TASKS TO COMPLETE:
1. In the passage on the Dispensation of the Spirit, what had reigned for many centuries before the Incarnation?
2. Please repeat the passage on the Dispensation of the Spirit word for word, starting with "The Dispensation of" and going on through "Man was exemplified.".

READING PASSAGE:
══════════════════════════════
With the phase of John's revelation of spiritual truth that is marked, in our arrangement, by the beginning of Chapter 16, we are presented with an immense development. It is nothing less than the grand turning point in the dispensations. There is here coming into view another dispensation, with its own particular and peculiar nature; an altogether new economy is about to be inaugurated. It is

The Dispensation of the Spirit

For many centuries the Law had reigned. Then came the brief interlude of the Incarnation, in which as to the past - for the first and only time, the Law had its perfect fulfillment in a Man, and - as to the future - the new reign of the Spirit also in a Man was exemplified.

Now, the "going" of that One to the Father is shown to be imminent. It is also shown to be essential in order that all in Him through faith should move on to that new basis.

There are one or two things in this part of the Lord's discourse which had a point and edge that startled those who heard them, and which need to be recovered from the blunting effect of familiarity and tradition where we are concerned. That the invisible should be of value far transcending the visible, that the intangible should transcend the tangible, the inward the objective, the inaudible the audible, was by no means a simple thing to believe. That this chance was "expedient" was far from easy to accept. To let go the personal, physical, present embodiment of all hope and expectations - all that He had come to mean to them - for One who seemed so impersonal, incomprehensible, and mysterious, was a change to be contemplated only with misgivings and fears.
══════════════════════════════
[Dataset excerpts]
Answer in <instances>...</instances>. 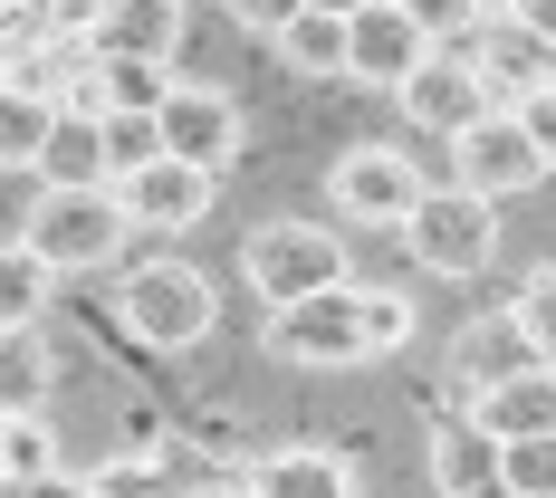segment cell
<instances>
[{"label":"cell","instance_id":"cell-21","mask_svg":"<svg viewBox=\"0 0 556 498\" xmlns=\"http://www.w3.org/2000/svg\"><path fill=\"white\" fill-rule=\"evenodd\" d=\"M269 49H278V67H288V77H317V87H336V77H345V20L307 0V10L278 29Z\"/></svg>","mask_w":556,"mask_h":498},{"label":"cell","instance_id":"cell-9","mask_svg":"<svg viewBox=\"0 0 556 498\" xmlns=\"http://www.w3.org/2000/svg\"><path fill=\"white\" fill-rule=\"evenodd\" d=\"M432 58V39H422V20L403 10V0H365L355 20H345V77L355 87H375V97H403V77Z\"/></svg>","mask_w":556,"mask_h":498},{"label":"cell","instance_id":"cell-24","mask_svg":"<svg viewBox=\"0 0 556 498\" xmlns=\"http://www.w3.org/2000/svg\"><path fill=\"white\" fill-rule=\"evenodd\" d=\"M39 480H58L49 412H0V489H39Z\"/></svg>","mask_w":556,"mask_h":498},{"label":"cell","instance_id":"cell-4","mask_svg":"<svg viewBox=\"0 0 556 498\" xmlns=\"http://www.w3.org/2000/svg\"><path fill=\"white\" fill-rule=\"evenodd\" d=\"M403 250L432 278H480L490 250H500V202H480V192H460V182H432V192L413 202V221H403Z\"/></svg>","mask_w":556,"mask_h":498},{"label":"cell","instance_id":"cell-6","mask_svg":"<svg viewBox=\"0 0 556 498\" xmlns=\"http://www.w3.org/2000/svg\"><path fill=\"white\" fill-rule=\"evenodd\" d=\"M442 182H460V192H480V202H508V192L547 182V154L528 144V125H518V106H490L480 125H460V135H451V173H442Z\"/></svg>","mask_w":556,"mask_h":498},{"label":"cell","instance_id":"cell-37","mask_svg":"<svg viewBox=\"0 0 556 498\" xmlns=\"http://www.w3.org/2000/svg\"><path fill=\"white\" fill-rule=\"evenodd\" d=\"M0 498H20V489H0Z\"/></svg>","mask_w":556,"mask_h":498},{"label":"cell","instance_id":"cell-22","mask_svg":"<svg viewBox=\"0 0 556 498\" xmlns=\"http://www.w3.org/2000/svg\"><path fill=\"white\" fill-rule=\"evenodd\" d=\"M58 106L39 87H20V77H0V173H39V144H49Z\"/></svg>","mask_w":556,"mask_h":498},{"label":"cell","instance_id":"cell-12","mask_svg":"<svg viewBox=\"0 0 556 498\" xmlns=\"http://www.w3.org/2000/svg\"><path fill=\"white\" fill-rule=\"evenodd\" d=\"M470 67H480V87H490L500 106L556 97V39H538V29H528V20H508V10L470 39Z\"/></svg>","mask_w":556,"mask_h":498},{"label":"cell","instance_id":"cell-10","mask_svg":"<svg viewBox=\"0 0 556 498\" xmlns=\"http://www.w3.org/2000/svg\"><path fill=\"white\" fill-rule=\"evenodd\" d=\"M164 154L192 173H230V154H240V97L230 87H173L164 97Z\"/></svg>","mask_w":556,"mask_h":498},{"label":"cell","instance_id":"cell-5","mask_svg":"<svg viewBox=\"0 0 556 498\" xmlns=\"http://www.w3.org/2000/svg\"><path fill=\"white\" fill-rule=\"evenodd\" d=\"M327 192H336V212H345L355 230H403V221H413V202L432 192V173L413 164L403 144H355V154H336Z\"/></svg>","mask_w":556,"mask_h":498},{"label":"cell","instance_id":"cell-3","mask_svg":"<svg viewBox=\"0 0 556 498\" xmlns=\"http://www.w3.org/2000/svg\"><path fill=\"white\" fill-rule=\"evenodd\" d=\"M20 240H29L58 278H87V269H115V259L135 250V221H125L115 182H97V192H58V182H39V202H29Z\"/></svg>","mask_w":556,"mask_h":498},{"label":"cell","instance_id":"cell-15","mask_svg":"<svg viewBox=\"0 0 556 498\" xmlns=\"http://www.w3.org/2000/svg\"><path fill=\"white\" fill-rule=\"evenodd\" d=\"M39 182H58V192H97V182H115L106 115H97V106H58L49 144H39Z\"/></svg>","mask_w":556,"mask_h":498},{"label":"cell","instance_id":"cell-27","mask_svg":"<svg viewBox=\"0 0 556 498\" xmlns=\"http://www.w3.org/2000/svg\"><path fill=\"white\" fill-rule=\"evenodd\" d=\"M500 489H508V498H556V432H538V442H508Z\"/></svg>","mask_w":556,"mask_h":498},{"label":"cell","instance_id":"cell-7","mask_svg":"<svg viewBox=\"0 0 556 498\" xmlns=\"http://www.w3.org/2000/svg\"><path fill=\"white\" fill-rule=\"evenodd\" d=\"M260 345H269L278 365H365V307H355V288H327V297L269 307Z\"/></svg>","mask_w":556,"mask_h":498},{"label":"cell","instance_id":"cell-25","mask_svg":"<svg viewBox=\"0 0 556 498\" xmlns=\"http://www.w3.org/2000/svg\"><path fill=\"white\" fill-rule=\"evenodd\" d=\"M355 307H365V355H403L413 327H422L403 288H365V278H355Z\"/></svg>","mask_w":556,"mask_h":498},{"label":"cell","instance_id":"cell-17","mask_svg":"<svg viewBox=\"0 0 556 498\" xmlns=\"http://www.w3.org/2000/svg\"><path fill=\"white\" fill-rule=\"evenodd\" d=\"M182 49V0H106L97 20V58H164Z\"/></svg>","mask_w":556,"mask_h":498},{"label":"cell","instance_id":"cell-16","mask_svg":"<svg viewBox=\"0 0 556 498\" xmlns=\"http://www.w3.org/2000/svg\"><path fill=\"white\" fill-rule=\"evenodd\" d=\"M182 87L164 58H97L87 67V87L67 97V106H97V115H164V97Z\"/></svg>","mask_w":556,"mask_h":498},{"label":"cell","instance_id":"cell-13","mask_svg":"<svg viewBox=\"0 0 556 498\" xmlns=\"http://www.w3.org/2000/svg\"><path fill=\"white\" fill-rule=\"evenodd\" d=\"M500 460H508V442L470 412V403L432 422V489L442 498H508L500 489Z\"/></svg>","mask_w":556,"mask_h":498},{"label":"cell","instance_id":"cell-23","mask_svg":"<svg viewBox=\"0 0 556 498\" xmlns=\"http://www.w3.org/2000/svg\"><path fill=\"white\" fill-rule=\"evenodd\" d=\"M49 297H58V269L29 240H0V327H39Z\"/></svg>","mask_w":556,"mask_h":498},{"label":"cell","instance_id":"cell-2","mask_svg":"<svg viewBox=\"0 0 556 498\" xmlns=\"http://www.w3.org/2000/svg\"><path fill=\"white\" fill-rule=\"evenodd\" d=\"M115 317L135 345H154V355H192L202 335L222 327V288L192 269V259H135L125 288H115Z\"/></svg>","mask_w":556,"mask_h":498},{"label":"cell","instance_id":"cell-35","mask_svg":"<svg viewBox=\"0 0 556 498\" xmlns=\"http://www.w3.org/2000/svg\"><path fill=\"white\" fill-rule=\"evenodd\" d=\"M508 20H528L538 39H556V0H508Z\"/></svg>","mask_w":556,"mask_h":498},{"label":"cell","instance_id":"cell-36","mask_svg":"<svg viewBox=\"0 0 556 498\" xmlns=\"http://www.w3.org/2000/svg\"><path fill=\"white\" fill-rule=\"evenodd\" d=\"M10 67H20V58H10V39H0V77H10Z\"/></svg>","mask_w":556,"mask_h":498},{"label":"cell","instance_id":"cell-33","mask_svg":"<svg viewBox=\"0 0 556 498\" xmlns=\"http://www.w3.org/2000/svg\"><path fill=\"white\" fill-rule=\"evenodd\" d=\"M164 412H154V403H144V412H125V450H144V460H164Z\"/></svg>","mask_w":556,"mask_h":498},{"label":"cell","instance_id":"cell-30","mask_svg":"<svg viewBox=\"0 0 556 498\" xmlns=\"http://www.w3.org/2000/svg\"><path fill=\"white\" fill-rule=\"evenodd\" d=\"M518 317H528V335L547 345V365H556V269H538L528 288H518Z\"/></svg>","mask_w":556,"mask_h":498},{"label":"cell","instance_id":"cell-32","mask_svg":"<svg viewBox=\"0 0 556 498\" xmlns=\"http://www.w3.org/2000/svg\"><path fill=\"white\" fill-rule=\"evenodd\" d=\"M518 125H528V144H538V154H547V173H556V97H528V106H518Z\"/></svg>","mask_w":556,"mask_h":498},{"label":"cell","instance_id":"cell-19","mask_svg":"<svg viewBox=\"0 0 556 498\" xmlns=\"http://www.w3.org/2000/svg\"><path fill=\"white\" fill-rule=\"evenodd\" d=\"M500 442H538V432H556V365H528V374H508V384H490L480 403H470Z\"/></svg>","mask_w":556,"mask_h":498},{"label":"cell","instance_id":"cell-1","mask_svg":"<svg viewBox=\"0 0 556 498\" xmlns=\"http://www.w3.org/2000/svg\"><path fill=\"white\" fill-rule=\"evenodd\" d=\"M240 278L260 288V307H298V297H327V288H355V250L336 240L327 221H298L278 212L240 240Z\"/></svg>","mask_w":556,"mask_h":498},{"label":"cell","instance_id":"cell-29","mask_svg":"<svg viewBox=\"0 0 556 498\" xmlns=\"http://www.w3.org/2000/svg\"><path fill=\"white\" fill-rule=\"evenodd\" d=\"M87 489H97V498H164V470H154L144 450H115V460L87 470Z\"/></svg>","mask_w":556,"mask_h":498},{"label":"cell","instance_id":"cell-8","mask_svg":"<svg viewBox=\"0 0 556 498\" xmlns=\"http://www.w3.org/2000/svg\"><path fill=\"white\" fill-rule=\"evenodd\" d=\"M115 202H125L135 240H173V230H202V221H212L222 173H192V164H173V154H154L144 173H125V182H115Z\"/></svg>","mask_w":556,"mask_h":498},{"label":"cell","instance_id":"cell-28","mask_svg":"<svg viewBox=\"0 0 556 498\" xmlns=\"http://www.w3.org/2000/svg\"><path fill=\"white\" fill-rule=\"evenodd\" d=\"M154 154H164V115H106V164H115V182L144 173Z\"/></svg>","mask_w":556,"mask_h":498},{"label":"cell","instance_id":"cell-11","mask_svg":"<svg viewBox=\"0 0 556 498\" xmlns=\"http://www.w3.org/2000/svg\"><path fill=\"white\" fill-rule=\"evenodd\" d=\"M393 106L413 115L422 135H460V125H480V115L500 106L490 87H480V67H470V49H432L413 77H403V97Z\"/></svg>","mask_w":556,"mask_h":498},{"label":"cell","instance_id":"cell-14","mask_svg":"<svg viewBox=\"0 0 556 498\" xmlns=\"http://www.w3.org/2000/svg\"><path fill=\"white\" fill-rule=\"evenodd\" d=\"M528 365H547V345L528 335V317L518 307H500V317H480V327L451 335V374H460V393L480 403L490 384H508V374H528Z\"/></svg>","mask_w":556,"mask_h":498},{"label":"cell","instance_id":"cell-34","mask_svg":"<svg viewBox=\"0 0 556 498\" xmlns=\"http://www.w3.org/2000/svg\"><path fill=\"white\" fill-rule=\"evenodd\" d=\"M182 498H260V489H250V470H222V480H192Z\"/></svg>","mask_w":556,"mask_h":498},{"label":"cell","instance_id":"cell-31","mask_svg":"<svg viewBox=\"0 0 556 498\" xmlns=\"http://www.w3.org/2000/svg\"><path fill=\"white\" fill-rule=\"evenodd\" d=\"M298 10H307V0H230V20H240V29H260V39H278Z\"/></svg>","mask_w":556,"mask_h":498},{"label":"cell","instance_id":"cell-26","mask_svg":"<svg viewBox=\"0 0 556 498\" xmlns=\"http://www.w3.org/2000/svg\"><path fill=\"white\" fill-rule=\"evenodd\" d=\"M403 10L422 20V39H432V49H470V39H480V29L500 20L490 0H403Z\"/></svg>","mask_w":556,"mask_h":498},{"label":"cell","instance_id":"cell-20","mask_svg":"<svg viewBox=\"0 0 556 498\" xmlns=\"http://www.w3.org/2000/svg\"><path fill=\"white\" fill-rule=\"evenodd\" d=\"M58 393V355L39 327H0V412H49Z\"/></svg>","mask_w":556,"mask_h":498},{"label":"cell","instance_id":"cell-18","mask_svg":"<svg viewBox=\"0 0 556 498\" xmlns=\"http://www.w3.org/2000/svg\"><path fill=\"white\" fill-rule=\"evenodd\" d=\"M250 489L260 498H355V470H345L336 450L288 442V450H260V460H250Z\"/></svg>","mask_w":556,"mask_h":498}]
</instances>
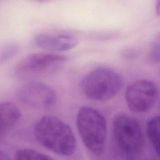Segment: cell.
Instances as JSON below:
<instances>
══════════════════════════════
ANSWERS IN ORDER:
1. The Law

2.
The Dispensation of the Spirit

For many centuries the Law had reigned. Then came the brief interlude of the Incarnation, in which as to the past - for the first and only time, the Law had its perfect fulfillment in a Man, and - as to the future - the new reign of the Spirit also in a Man was exemplified.